The Brooklyn man accused of running a $40 million Ponzi scheme out of a storefront—with many of the investors/victims coming from his Bay Ridge neighborhood—turned over papers to the feds in hopes of avoiding an indictment. But it seems one of the notes Philip Barry wrote says, "I'm just a crook running a Ponzi scheme"—and naturally he wants to keep that out of the case!

The Daily News reports, "In the note, he writes that he may be 'incompetent' but also reveals he may have lined up several new deep-pocket suckers to invest in his money-losing Ponzi enterprise." He also wrote in the memo to himself, "You said all you care about right now is your family and your family's money, wouldn't it be better then if I obtained a tiny percentage of (the new investors') assets to replace yours and your family's investments?

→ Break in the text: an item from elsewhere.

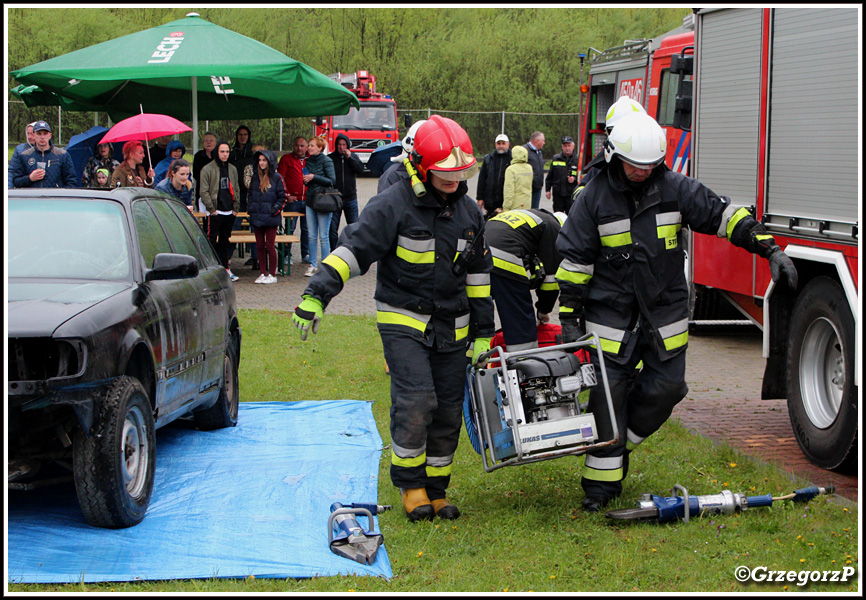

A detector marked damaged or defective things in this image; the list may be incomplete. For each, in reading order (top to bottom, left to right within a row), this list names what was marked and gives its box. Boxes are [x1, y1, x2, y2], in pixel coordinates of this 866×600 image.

Why then put something on the Internet which could sabotage that? If you pile on and contribute to the run on the bank and crisis atmosphere, then it will quickly become a regulatory matter." Why not just include one's diary?

Barry had allegedly promised his client returns of 12-21% and was charged with fraud last year. Barry's lawyers claim, "He created the document to gather his thoughts and to prepare himself for conversations with disgruntled investors. It may mean no more than that he took investors' criticisms to heart or is an introspective person willing to look at himself critically. ... There is significant risk that the jury will wrongly construe Mr. Barry's statement as some kind of confession," the lawyers say.